◆ PASSAGE TO READ ◆

------------------------------------------------------------

A while back, after reading Alex Dobrenko's piece, Beautiful Disasters, I was reminded of Amy Grant's song "Better Than a Hallelujah". Alex's piece was such a raw and vulnerable peek into addiction and, more generally, the power of our biology. As I read it, I was struck by every moment when past Alex longs for another person to just get it. Many times I've felt the same when given advice about anxiety. I often find myself thinking - if it were that easy, I wouldn't be having this problem. Sometimes, instead of needing "help" we need someone to listen and someone to just get it. Maybe we aren't ready to fix things. Or maybe fixing things feels so big and exhausting and we just need a break. What we want is to simply be loved, accepted, and maybe even understood. As we are. In our mess.
Back to the song. The chorus goes like this:
We pour out our miseries
God just hears a melody
Beautiful the mess we are
The honest cries of breaking hearts
Are better than a Hallelujah
Our honest cries - better than a Hallelujah. I've been learning that love sometimes looks like this - the desire to be trusted with someone's brokenness and/or pain. That it can sometimes mean more to be trusted with someone's pains than with their joys. Having learned somehow that to lean on others is to be a burden, the idea that someone might WANT to hear my struggles is kinda mind-blowing. At the same time, when I think about the people I love and what a gift it is to hold space for them, I can see that it doesn't have to be a burden. Isn't being held in our pain and messiness what all of us long for? I mean, to really be seen. For someone to look at us and be able to truthfully say, I get it. To look at our mess and say - beautiful. Even this is beautiful. Allowing ourselves to be witnessed is a gift to those who truly love us.
Beautiful the mess we are
It's been a journey for me to get to a place where I can look at myself this way - a beautiful mess. It's not perfect, but I've gotten better at looking at my struggling parts and loving them. Seeing how they make sense. It's from that place of understanding that I find I'm more able to make shifts. I have to "get it" first. Allowing others to give me this gift is another story. I'm still working on allowing myself to be seen and held by others. Carrying it all myself is hard to unlearn.
The honest cries of breaking hearts
In the book Cassandra Speaks by Elizabeth Lesser (which, btw
is exploring with her community right now) is the story of Hagar from the Hebrew Bible. Hagar is the first to name God El-Roi - the God who sees me. I love this title and the affirmation that comes with it. The affirmation that there is someone out there who sees us. Really sees us. Then, as if we refuse to believe that we are seen and that someone gets it, the Christian Bible tell us that God incarnates in Jesus and gets first-hand experience. From the vulnerability of a tiny baby, to a horrible death on a cross. The pain, the suffering, the joy, the oppression, the anger - all of it. And all while walking alongside people from the margins. That's a God who sees me.Better than a Hallelujah
I don't write much about faith in this newsletter. Like many parts of my human life, mine is messy, and it's deeply vulnerable. But these stories help me feel closer to believing that I am seen. Beautiful the mess I am. That there's always someone that gets it. Everything is easier to carry when you aren't carrying it alone. Feeling loved in my mess helps me hold that love for myself as well as for others.
God just hears a melody
May light find you in the darkness this winter season. May you feel fully seen and loved still.
Merry Christmas if you celebrate and Happy New Year to all.

------------------------------------------------------------

◆ EXERCISE DATA ◆

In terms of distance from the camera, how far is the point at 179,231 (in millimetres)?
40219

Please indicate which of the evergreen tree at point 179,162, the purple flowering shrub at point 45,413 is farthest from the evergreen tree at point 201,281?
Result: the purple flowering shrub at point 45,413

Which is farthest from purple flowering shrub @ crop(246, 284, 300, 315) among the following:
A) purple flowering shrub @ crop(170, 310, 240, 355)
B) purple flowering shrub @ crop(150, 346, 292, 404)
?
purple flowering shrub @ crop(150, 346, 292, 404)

------------------------------------------------------------

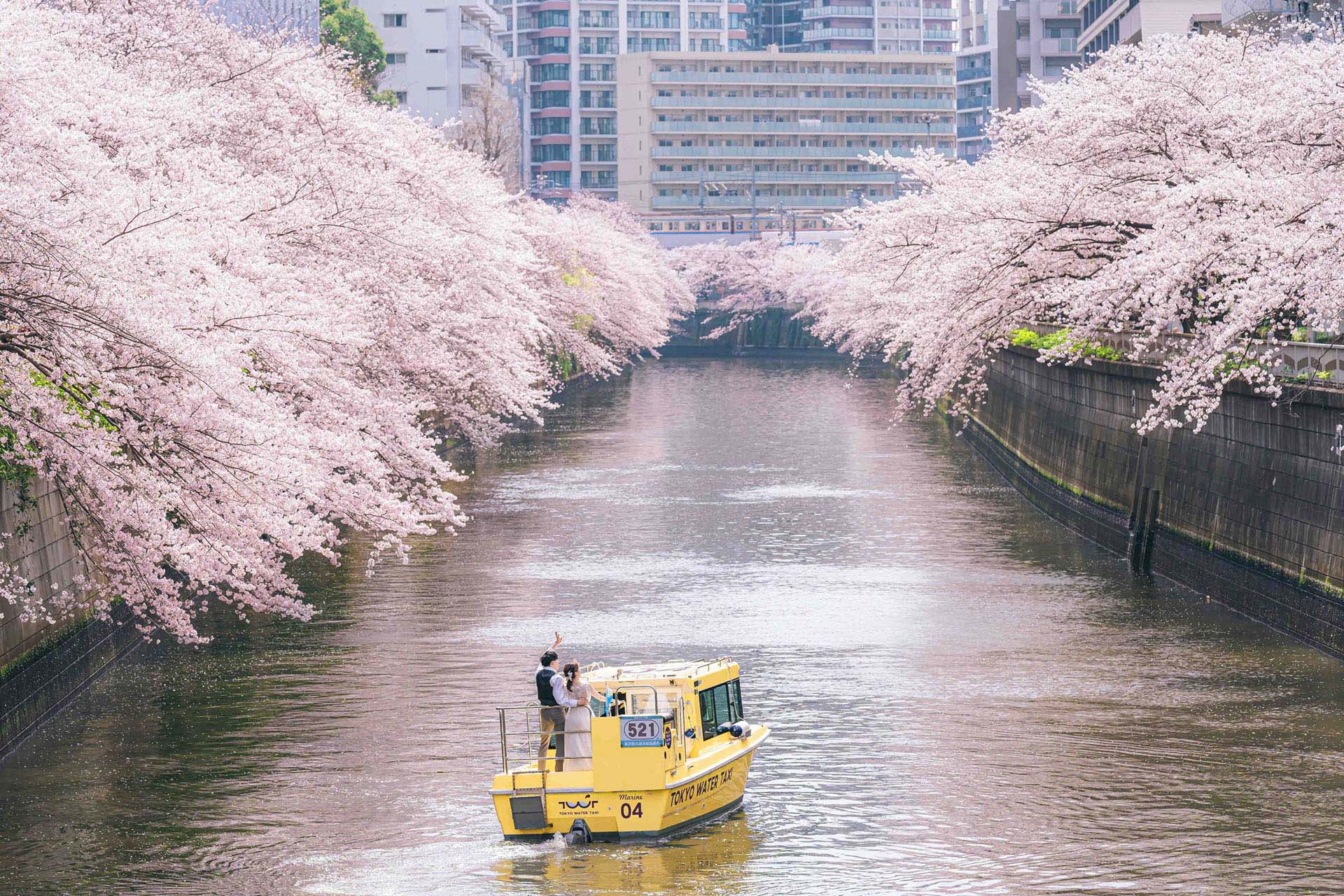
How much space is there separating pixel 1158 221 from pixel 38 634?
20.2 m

------------------------------------------------------------

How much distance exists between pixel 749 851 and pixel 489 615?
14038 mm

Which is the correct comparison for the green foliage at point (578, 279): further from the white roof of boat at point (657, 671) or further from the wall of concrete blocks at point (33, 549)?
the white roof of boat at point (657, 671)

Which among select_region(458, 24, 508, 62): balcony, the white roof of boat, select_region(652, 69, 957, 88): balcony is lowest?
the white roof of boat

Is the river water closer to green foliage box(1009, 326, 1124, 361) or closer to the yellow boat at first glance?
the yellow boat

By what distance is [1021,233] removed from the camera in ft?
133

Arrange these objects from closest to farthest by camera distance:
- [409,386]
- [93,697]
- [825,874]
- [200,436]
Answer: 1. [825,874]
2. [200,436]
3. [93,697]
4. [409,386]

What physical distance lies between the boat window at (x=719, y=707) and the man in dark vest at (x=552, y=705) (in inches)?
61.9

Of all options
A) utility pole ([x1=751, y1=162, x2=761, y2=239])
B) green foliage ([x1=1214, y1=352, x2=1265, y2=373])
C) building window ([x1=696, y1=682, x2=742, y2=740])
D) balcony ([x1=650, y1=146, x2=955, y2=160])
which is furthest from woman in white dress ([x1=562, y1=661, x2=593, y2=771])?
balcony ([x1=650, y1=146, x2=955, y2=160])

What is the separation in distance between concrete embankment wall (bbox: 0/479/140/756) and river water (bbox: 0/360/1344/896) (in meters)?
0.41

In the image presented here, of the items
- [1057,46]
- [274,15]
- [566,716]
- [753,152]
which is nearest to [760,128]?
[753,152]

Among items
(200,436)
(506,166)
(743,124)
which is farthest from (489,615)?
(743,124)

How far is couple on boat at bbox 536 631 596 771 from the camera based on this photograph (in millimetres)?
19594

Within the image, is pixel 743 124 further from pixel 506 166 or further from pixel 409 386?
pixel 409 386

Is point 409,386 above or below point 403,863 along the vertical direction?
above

------------------------------------------------------------

◆ DIRECTIONS FOR THIS TASK ◆
Copy the essay about being seen in our mess word for word, starting at "A while back, after" and stopping after "In our mess.".

◆ RESULT OF THIS TASK ◆
A while back, after reading Alex Dobrenko's piece, Beautiful Disasters, I was reminded of Amy Grant's song "Better Than a Hallelujah". Alex's piece was such a raw and vulnerable peek into addiction and, more generally, the power of our biology. As I read it, I was struck by every moment when past Alex longs for another person to just get it. Many times I've felt the same when given advice about anxiety. I often find myself thinking - if it were that easy, I wouldn't be having this problem. Sometimes, instead of needing "help" we need someone to listen and someone to just get it. Maybe we aren't ready to fix things. Or maybe fixing things feels so big and exhausting and we just need a break. What we want is to simply be loved, accepted, and maybe even understood. As we are. In our mess.